FOR IMMEDIATE RELEASE
Wednesday, January 12, 2000
Contact: Karen Whitney
Tel.: 202-366-0660
FHWA 3-00

New Computer Program Helps Highway Engineers
Predict and Prevent Pavement Cracking

Researchers at the Federal Highway Administration's Turner-Fairbank Highway Research Center, in concert with industry researchers, have developed a software package that will help engineers construct longer-lasting crack-free pavements. The system will provide a more accurate prediction of the potential for cracking in concrete pavements and overlays during construction.

The High Performance Paving system, or HIPERPAV, is a comprehensive computer model that determines the amount of stress and strength that will develop in portland cement concrete during the early stages of construction.

"This system thoroughly evaluates the factors that make each project unique, enabling engineers to fine-tune each job and eliminate potential problems before construction starts," FHWA Administrator Kenneth R. Wykle said. "It will help take some of the guesswork out of the construction process, saving time and money and yielding a far better product."

Job-specific combinations of mix design, pavement design, construction procedures and environmental factors are entered into the HIPERPAV system and evaluated for their potential to produce cracking. If the potential is found, changes in one or more of the job elements can be tried in subsequent runs of the program until an acceptable combination is found.

Many factors, such as moisture and temperature changes, affect the stress and strength development of pavements. These factors can be particularly damaging during the first 72 hours of construction when concrete is relatively weak compared to the strength it will eventually develop.

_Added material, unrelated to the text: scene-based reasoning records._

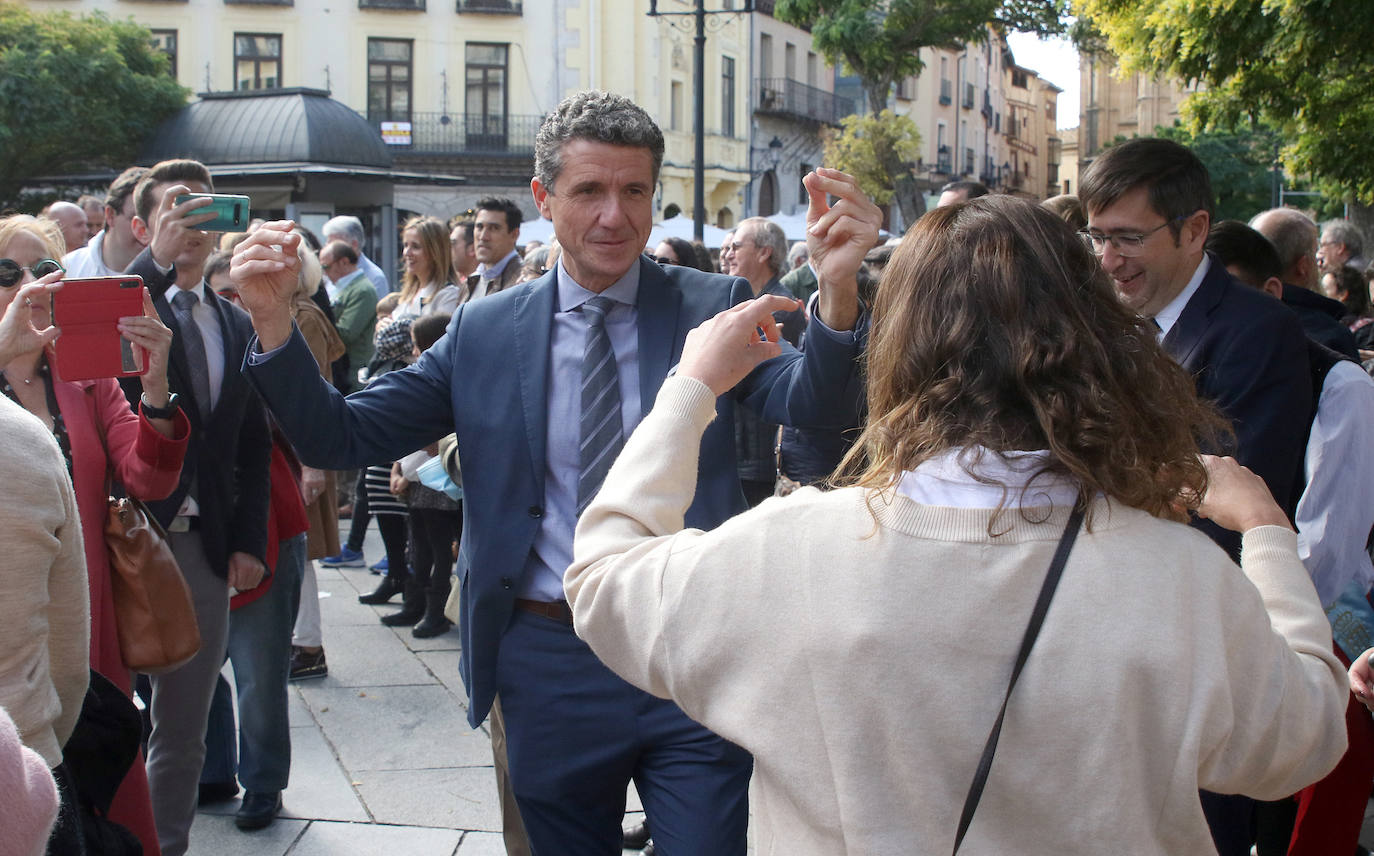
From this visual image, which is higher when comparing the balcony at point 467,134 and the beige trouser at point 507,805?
the balcony at point 467,134

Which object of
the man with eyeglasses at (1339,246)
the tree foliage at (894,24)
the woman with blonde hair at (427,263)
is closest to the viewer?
the woman with blonde hair at (427,263)

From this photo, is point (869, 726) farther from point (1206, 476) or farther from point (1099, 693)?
point (1206, 476)

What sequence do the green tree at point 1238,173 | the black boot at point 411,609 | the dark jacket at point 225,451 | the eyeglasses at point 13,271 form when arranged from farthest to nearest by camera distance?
the green tree at point 1238,173 → the black boot at point 411,609 → the dark jacket at point 225,451 → the eyeglasses at point 13,271

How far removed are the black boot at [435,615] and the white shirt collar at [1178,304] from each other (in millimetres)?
4682

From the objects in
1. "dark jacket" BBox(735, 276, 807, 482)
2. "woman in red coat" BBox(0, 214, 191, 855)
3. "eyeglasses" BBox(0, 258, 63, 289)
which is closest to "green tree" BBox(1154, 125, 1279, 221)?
"dark jacket" BBox(735, 276, 807, 482)

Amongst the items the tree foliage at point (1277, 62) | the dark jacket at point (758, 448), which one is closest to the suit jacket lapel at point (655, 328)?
the dark jacket at point (758, 448)

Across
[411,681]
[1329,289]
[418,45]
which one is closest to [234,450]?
[411,681]

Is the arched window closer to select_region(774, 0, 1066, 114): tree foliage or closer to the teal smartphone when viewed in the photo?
select_region(774, 0, 1066, 114): tree foliage

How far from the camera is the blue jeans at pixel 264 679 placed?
4367 mm

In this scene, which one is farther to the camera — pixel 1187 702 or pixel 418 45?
pixel 418 45

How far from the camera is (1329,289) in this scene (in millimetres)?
7988

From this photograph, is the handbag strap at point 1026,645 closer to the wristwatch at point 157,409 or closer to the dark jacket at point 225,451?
the wristwatch at point 157,409

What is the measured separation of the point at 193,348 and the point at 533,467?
171 cm

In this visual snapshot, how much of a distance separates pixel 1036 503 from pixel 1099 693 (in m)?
0.23
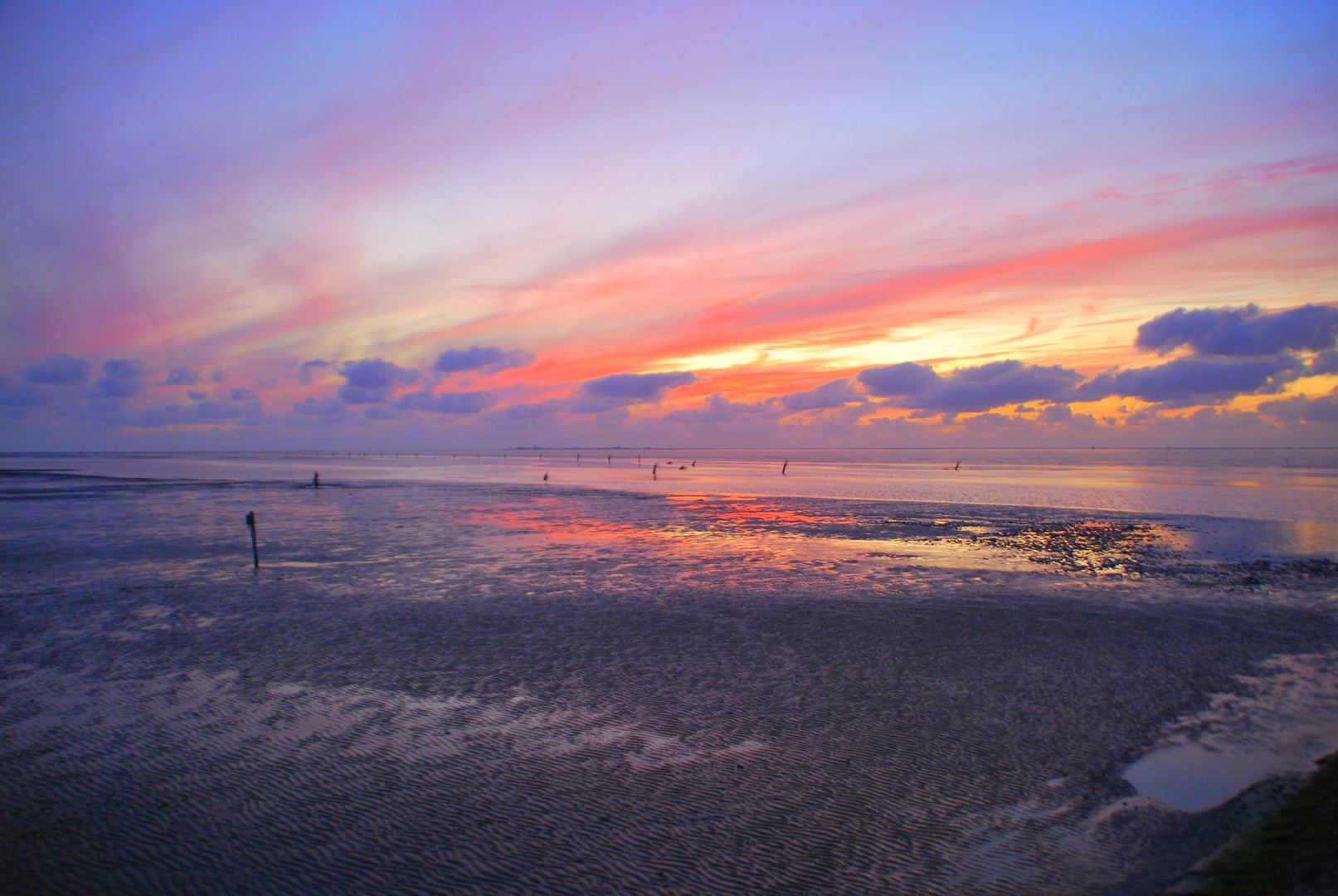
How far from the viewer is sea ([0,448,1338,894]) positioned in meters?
5.44

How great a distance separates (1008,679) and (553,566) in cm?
1218

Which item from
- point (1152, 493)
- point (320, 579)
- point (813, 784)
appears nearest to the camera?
point (813, 784)

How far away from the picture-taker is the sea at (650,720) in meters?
5.44

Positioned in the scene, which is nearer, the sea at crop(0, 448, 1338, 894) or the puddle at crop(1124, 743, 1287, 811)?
the sea at crop(0, 448, 1338, 894)

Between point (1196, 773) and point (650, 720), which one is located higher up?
point (650, 720)

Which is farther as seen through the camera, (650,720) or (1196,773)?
(650,720)

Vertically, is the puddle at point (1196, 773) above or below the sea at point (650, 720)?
below

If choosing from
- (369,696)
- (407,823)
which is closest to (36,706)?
(369,696)

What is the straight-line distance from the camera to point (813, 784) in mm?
6562

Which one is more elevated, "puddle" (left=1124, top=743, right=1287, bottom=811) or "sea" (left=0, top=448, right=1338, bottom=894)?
"sea" (left=0, top=448, right=1338, bottom=894)

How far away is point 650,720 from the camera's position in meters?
8.23

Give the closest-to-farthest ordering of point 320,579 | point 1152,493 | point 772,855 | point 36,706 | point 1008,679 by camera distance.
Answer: point 772,855
point 36,706
point 1008,679
point 320,579
point 1152,493

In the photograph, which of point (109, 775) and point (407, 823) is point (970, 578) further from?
point (109, 775)

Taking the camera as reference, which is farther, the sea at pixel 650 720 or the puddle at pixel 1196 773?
the puddle at pixel 1196 773
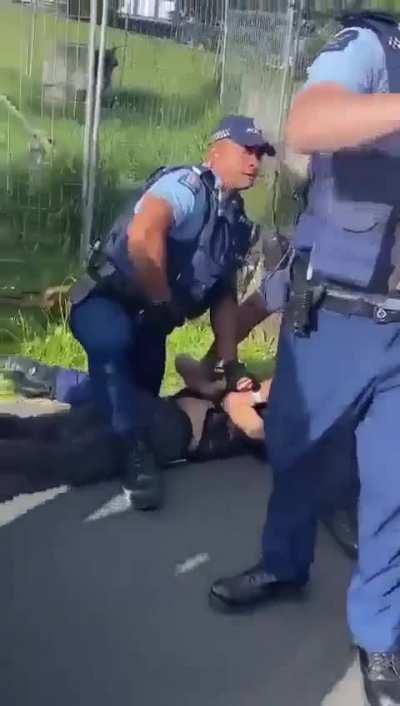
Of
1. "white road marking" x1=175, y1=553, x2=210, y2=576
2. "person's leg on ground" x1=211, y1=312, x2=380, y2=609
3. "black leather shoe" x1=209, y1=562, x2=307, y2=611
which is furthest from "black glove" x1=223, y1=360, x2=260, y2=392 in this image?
→ "black leather shoe" x1=209, y1=562, x2=307, y2=611

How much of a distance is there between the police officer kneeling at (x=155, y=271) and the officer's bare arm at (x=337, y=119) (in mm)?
A: 1604

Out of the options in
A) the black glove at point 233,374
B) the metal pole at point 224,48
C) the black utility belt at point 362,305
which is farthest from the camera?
the metal pole at point 224,48

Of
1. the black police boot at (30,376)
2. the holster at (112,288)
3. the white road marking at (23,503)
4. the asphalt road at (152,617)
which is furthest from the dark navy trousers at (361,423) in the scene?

Critical stresses can develop during this early stage, leading to cracking, and subsequent pavement roughness and poor performance.

Prior to HIPERPAV, pavement predictive models did not account for the complex interactions between the numerous elements involved in each specific project, resulting in generic or inaccurate predictions of performance.

A final report on HIPERPAV, along with the computer software and user's manual will be available later this month.